Preeclampsia is a heterogeneous disorder specific to human pregnancy and an important contributor to maternal and neonatal morbidity and mortality worldwide. To date, there is no cure for preeclampsia except delivery. Spearheaded by our prior proteomics research, we discovered that preeclampsia shares characteristics of protein misfolding with established conformational disorders including Alzheimer's. These features involve urine congophilia (affinity for the amyloidophilic dye Congo red), affinity for conformational state-dependent antibodies, and dysregulation in the amyloid proteolytic pathway in the placenta and decidua.

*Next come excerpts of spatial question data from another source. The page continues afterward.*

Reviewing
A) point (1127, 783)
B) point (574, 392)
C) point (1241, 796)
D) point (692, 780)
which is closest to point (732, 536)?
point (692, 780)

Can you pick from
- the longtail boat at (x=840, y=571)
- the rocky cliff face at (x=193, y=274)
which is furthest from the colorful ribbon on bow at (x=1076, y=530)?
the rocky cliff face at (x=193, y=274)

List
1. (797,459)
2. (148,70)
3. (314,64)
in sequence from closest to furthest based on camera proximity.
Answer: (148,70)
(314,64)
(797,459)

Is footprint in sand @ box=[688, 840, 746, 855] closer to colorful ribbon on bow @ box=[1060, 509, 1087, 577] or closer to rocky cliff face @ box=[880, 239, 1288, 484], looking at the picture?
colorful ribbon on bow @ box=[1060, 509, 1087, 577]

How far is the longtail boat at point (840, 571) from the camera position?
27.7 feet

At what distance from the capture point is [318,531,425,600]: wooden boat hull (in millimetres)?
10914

Our overarching hypothesis is that the excessive formation of misfolded proteins in preeclampsia is driven by increased macromolecular crowding due to defective clearance and/or underlying metabolic disorders leading to faulty protein folding. As a result, the universe of misfolded proteins (misfoldome) could be a rich source of biomarkers more closely related to disease etiology than the properly folded proteome. We propose to use existing biorepositories to understand the underpinnings of different subtypes of preeclampsia. Specifically, we aim to discover specific markers and druggable targets relevant to each preeclampsia subtype that can be corrected before the onset of manifest disease. To achieve these goals we will investigate 4 omics layers: proteomics, transcriptomics, metabolomics and phenomics uniquely integrated through machine learning bioinformatics approaches aimed to solve complex and interconnected systems biology data. These include: Linear Discriminant Analysis (LDA), Conditional Random Fields (CRFs) and fuzzy soft clustering algorithms for integration of multi-omics data layers.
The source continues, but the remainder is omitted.